-- Document passage --
··········

MoTrPAC / motrpac-frontend

User interface and Frontend for MoTrPAC Bioinformatics Center
MIT License
3 stars 0 forks source link

Create mapping table with feature_id and vial_label (PASS1B-06, prot-pr) #126

Open jimmyzhen opened 3 years ago

jimmyzhen commented 3 years ago

To connect the PASS1B-06 DEA results data to the phenotypic data, we need to map each unique feature_id (present in the DEA results) to a list of associated vial_label (present in the phenotypic data) for each of the tissues in a given assay.

The 2 column mapping table potentially consist of just the feature_id and vial_labels fields, while the source file from which the needed data can be extracted for prot-pr is from the *-prot-pr_ratio-results.txt result file produced by pipeline.

jimmyzhen commented 2 years ago

@cteng585, I had the opportunity to review the _feature_id to viallabels lookup/mapping tables you created for the prot-pr and prot-ph tissues.

Did you combine the 2 assays into one table for a given tissue? If so, can you elaborate on the reason of doing so?

Furthermore, please validate the feature_ids values in these tables. Can you elaborate on the reason for the some of the feature_ids values containing instances of NaN, 353256.0 (a float type), NP_001001504.1|XP_006249164.1|XP_006249165.1..., or even strings that don't appear to be feature IDs?

··········

[Entries drawn from a collection]
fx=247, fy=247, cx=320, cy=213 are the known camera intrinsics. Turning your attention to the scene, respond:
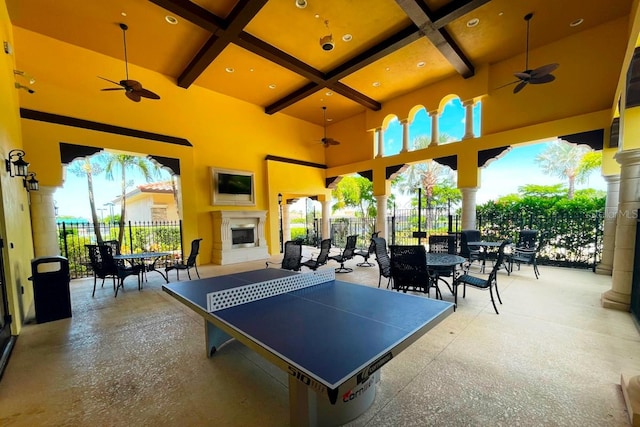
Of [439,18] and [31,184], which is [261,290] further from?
[439,18]

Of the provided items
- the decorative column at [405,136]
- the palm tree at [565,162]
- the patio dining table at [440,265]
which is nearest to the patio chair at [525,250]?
the patio dining table at [440,265]

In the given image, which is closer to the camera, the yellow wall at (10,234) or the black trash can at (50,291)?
the yellow wall at (10,234)

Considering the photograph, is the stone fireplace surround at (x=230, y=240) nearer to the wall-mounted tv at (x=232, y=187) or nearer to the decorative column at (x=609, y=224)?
the wall-mounted tv at (x=232, y=187)

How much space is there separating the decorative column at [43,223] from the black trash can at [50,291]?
2.67 metres

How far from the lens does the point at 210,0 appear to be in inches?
179

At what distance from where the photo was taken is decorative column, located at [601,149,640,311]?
3.45 metres

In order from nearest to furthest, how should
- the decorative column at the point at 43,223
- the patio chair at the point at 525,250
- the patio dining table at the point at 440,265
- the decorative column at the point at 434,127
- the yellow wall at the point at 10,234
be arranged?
the yellow wall at the point at 10,234 → the patio dining table at the point at 440,265 → the decorative column at the point at 43,223 → the patio chair at the point at 525,250 → the decorative column at the point at 434,127

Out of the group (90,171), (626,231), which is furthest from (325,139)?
(90,171)

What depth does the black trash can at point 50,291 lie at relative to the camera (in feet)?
11.2

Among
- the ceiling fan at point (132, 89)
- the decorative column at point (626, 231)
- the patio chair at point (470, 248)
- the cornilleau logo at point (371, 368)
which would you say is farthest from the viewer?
the patio chair at point (470, 248)

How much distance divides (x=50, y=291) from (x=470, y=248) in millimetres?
8146

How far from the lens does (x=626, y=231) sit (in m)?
3.50

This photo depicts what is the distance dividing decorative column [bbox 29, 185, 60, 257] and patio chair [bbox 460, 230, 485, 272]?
30.8ft

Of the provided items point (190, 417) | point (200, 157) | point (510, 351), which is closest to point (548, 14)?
point (510, 351)
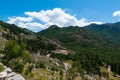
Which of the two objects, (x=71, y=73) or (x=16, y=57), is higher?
(x=16, y=57)

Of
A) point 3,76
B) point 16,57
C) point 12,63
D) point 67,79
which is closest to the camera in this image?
point 3,76

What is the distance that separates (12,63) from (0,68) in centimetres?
3754

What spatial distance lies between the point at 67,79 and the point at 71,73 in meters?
23.2

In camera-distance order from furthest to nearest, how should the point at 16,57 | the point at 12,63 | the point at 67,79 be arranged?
1. the point at 67,79
2. the point at 16,57
3. the point at 12,63

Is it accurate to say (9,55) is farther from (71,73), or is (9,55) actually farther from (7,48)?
(71,73)

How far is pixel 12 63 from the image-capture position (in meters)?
84.1

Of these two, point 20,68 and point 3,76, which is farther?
point 20,68

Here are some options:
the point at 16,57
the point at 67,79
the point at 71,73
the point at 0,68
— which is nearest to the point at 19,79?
the point at 0,68

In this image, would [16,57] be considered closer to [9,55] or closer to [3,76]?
[9,55]

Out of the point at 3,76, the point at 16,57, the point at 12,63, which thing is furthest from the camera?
the point at 16,57

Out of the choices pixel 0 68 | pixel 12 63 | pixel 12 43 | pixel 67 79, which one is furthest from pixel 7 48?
pixel 67 79

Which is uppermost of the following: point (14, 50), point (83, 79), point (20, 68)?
point (14, 50)

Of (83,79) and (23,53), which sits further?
(83,79)

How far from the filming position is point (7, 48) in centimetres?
9250
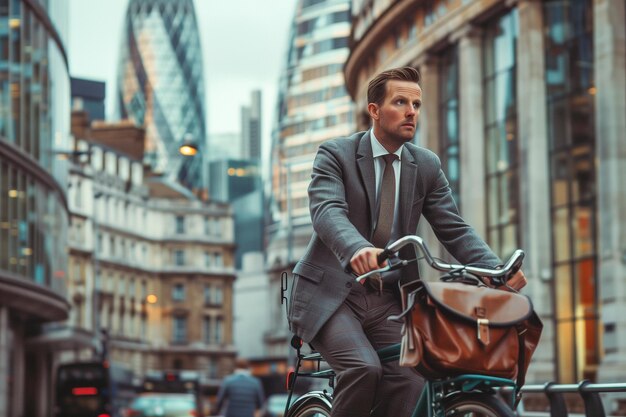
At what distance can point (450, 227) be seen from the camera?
16.9 feet

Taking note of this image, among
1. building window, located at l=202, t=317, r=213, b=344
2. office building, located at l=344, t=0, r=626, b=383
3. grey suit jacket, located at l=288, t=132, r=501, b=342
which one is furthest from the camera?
building window, located at l=202, t=317, r=213, b=344

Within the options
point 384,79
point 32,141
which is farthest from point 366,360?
point 32,141

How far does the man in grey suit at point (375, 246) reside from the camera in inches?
191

··········

-- Problems to solve --
A – In the later comment of the issue thread on the feature_id mapping table, which sentences end with a question mark? List every one.
B – Could you carry the issue thread on the feature_id mapping table onward from its last sentence?
None of the items are needed here.

-- Outputs for the tasks --
A –
- Did you combine the 2 assays into one table for a given tissue?
- If so, can you elaborate on the reason of doing so?
- Can you elaborate on the reason for the some of the feature_ids values containing instances of NaN, 353256.0 (a float type), NP_001001504.1|XP_006249164.1|XP_006249165.1..., or even strings that don't appear to be feature IDs?

B –
Lastly, my understanding of our objective is that the mapping would be one unique feature_id associated with a list of vial_labels. So can you elaborate on your decision of defining the feature_ids value as an array (or a tuple) type?

cteng585 commented 2 years ago

@jimmyzhen Proteomics tables are different from metabolomics and genomics tables in that there appeared to be multiple identifying columns, and I wasn't sure what the most "identifying" column is. As a placeholder, there is an array type for the feature_id currently.

For example, for a given feature, it might be identified by a NCBI Protein ID (NP_001001504.1), an NCBI Reference Sequence (XP_006249164.1), an Entrez ID (353256), or a UniProt ID (Q5U2Y1). This also doesn't consider the PTM ID that the data uses. Since I'm waiting for confirmation on what the "best" feature ID to use would be (i.e. what we want to allow users to search for), this array is a placeholder array of potential feature_id values.

Metabolomics and genomics don't have this issue.

jimmyzhen commented 2 years ago

@cteng585, as we discussed today during the call, the timewise and training DEA results tables for prot-pr or prot-ph assays are good source of reference in terms of determining the "most identifying" column. In a nutshell, anything that don't match the patterns of feature IDs in those DEA tables are not very useful in linking DEA results to phenotypic data.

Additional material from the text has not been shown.